### READING PASSAGE
Tuesday, March 07, 2006

ATT buys BellSouth: Backing into the future

On Monday morning, March 6, 2006, AT&T announced that it will merge with BellSouth, a Baby Bell in a 67 $billion transaction. This was big, potentially market-moving, news, which triggered a flood of comments and analysis. The gist of it was that the old AT&T was back with vengeance and that the further consolidation was preordained.  
While these statements are undoubtedly true they are not necessarily the most pertinent ones.  The emerging AT&T is very different from the old one. For one thing, it is actually a Baby Bell, SBC, which is running the business. And at the time of the break-up, SBC was generally deemed as the one most likely to be consolidated rather than consolidator. What made the difference was a strategic intent and managerial skill of few people (Ed Whitacre in particular: he may look like a quintessential company man but he is a remarkable business builder). But beyond the corporate identities and human interest stories, the logic of the deal is clearly defensive. And this logic covers not only the declining fixed line business but also the flourishing mobile business. It is the latter that is the key driver behind the deal. As a matter of fact, SBC bought AT&T to get into Cingular and once they have a half-share of it, the merger with the other half-owner (BellSouth) looked unavoidable. This should reduce cost and streamline management. More importantly, it should (in theory at least) help the company focus on the strategic challenges to the mobile business. These challenges include:
  • Technological integration among different mobile standards (GSM, TDMA, CDMA) and the speed of convergence to CDMA (and related technologies)

  • Pricing structures rationalisation in order to increase usage and to prevent

  • Declining ARPU (average revenue per user)

### Saved data entries
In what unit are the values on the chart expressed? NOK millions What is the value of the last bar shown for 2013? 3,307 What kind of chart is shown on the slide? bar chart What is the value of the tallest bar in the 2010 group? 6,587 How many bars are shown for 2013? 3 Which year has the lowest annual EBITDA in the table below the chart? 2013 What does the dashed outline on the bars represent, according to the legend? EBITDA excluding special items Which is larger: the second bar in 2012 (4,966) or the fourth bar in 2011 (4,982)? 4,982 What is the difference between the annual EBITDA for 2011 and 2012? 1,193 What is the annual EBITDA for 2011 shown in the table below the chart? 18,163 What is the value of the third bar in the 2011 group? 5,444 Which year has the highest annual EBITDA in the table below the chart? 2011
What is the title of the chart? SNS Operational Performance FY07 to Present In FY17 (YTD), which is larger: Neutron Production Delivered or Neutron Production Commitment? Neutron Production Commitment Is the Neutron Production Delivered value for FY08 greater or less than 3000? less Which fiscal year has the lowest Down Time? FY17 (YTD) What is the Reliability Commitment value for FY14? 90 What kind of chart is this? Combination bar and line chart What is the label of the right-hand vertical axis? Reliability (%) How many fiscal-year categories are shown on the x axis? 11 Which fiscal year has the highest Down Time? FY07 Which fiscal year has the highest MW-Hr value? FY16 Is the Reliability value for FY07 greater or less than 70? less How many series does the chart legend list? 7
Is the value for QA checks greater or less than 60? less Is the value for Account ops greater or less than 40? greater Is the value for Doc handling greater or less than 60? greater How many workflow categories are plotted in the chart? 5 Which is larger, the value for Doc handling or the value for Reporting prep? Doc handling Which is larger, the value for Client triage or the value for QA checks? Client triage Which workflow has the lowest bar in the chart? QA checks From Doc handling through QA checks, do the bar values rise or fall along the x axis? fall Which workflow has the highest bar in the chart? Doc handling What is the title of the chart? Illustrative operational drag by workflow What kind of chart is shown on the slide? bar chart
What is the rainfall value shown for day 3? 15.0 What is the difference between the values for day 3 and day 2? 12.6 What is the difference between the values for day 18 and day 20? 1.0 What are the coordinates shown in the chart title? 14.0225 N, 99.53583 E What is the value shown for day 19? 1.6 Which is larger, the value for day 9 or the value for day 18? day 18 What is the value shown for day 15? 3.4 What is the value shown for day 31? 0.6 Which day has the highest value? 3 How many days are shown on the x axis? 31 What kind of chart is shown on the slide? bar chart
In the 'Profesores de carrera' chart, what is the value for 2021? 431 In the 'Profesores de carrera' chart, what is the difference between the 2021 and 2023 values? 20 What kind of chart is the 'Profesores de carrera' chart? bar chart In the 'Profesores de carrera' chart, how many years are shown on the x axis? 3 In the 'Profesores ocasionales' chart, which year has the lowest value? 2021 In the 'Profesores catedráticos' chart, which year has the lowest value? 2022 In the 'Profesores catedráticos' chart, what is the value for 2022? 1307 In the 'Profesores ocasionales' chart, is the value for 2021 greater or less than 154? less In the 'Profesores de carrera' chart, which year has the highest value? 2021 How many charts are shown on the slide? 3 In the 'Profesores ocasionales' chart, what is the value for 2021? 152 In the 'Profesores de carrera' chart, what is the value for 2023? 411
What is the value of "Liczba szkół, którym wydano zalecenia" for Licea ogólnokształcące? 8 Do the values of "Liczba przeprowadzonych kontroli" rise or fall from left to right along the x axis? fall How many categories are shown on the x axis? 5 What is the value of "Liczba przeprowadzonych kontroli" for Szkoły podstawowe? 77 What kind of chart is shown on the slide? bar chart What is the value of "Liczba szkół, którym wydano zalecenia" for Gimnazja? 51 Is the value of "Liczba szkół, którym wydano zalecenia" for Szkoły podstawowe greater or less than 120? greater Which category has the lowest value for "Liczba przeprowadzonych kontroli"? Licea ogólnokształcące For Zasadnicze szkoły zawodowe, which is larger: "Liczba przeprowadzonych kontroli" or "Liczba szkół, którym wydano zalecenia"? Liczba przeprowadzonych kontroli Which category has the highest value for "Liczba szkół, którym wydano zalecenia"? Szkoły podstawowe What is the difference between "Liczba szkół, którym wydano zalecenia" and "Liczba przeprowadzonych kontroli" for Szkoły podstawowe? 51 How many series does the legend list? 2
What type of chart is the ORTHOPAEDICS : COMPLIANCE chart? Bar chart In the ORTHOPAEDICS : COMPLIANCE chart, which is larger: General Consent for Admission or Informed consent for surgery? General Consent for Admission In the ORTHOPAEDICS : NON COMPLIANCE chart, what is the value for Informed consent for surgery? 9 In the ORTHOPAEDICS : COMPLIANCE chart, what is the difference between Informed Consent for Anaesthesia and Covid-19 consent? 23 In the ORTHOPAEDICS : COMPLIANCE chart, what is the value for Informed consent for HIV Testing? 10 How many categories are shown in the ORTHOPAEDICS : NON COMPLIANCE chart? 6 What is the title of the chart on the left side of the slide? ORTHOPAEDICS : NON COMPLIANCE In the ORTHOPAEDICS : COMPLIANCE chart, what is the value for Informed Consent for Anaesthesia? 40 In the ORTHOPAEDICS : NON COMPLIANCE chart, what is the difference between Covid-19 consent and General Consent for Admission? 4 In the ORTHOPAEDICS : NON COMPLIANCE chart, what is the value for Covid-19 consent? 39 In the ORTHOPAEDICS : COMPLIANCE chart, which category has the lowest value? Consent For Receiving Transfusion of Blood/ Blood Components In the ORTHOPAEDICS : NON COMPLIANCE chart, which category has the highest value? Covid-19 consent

### WHAT TO WORK ON
(A) According to the AT&T–BellSouth post, what is the key driver behind the deal?
(B) Continue the AT&T–BellSouth post from its last line.
These rows have nothing to do with the AT&T–BellSouth post.

### TASK RESULTS
(A) The flourishing mobile business.

(B)
Underlying these challenges lurks a spectre of the wireless high-speed Internet. This is the promise and the menace t of CDMA and other 3G technologies. Much is made of the threat that VOIP (voice over the IP) poses to fixed line telcos business. But the threat is actually as real and economically much more serious to the mobile voice business. And the mobile voice is at present both the cash-cow and the growth driver of the traditional telcos not only in the US but also in Europe. It does not require much of crystal-balling skills to foresee that the VOIP over wireless high-speed internet will cause drastic adjustments in pricing of voice services, similar to the one that broadband Internet imposed on ISPs, forcing them to shift from time-based to fixed-use pricing. To the extent that mobile revenues are much higher and more important than Internet data ever were, the adjustment will be more dramatic and painful.  
Telcos have between eighteen months and three years to put in place alternative pricing structures, based on service and third-party pricing and to further restructure their business. Failing this, we shall witness a destructuring scenario, similar to the one that shook up the computer industry between 1985 and 1995. By the end of this period, none of the major players have survived in its previous incarnation and the sectoral hierarchy was changed beyond recognition with new players (Microsoft, Intel and Dell) becoming market leaders. We can anticipate similar or even bigger upheavals in the telecom domain.